Um tempo atrás eu resolvi de uma vez por todas descobrir o que faz o tal  Tivoli, da IBM. Ouvi dizer que é um software de gerenciamento, o que não me diz absolutamente nada. Entrei no site da IBM e baixei uma apresentação sobre o Tivoli. Tirando o fato de que o conteúdo da apresentação deixava a desejar, uma coisa me chamou a atenção: A interface gráfica das ferramentas que foram mostradas é simplesmente horrível. Para ser sincero, eu não esperava algo tão tosco de uma empresa do porte da IBM. Apesar da brincadeira com meus colegas (programadores Microsoft...) sobre tamanha tosquice, eu ainda continuo na mesma. Agora eu sei que o Tivoli é uma ferramenta de gerenciamento de sei-lá-o-que com uma interface gráfica horrível. Ainda considero que estou no mesmo lugar, já que uma interface gráfica mal feita e fora de padrão não necessariamente determina se um software é bom ou não. Mas eu continuo sem saber o que é o Tivoli.
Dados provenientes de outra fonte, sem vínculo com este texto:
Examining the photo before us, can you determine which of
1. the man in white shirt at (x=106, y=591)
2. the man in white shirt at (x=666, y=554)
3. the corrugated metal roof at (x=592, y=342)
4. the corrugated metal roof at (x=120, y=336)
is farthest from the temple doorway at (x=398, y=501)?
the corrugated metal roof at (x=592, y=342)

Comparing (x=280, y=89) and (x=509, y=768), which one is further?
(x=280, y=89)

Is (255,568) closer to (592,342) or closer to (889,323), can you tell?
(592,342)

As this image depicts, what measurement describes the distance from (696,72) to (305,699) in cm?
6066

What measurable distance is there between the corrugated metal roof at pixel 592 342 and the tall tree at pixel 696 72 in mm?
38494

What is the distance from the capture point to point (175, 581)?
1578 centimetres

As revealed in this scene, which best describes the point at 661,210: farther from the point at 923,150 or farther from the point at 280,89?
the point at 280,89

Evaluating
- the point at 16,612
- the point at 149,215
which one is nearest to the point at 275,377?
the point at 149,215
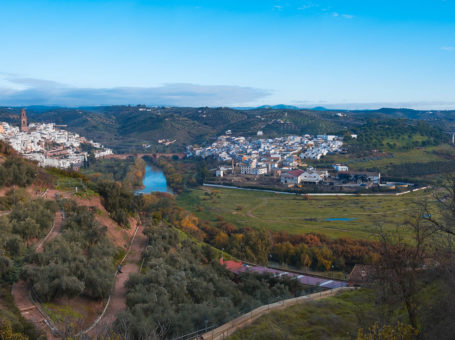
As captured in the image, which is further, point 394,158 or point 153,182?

Eu leio os blogs da Microsoft. Mas também leio o Slashdot, até mando links para serem publicados lá. Eu costumo visitar a página da Microsoft, mas também visito a página do Gnome, do KDE, do Debian, do Mono, etc. Isso me municia de informações que podem ser muito úteis na hora em que eu precisar tomar alguma decisão. Mas sei que para tudo que está escrito, sempre haverá uma outra versão em outro lugar, com uma visão muitas vezes totalmente oposta. E isso é uma das coisas que eu irei procurar: o outro lado. Um vendedor de carros sempre diz que os carros da marca dele são muito bons, e os das outras marcas nem tanto.

Resumo final

Vou resumir aqui tudo o que eu escrevi nesse artigo

  • Nunca confie em uma informação de uma fonte só, ela pode ser tendenciosa ou insuficiente. Se um site diz que é muito difícil configurar replicação de SQL Server quando o servidor SQL não é o mesmo do servidor IIS, procure a mesma informação em outro lugar. Além do fato de que quem escreveu pode não ter capacidade técnica suficiente para isso, ele pode ter tentado uma vez só. Você já viu configuração de servidor funcionar na primeira tentativa?
  • Quando ouvir de alguém a opinião sobre um determinado software ou produto, nunca considere essa opinião como sendo correta. Não escreva um laudo técnico sobre um software que você ouviu falar que não funciona. A pessoa que te disse também pode somente ter ouvido falar.
  • Confiança, nesse caso, não funciona. Se sua mãe te envia um e-mail com um executável anexo e diz que o anexo é inofensivo, você o executa? Você pode confiar muito na sua mãe, mas ela continua não entendendo nada de computadores.
  • Nada que foi escrito nesse artigo deve ser levado ao pé da letra. Sua mãe pode ser uma hacker, as informações médicas que existem na Internet podem estar sempre corretas. Ou simplesmente, as coisas que eu escrevi aqui podem estar incorretas. Ou até, minha experiência e meu conhecimento técnico não serem suficientes para escrever um artigo desses.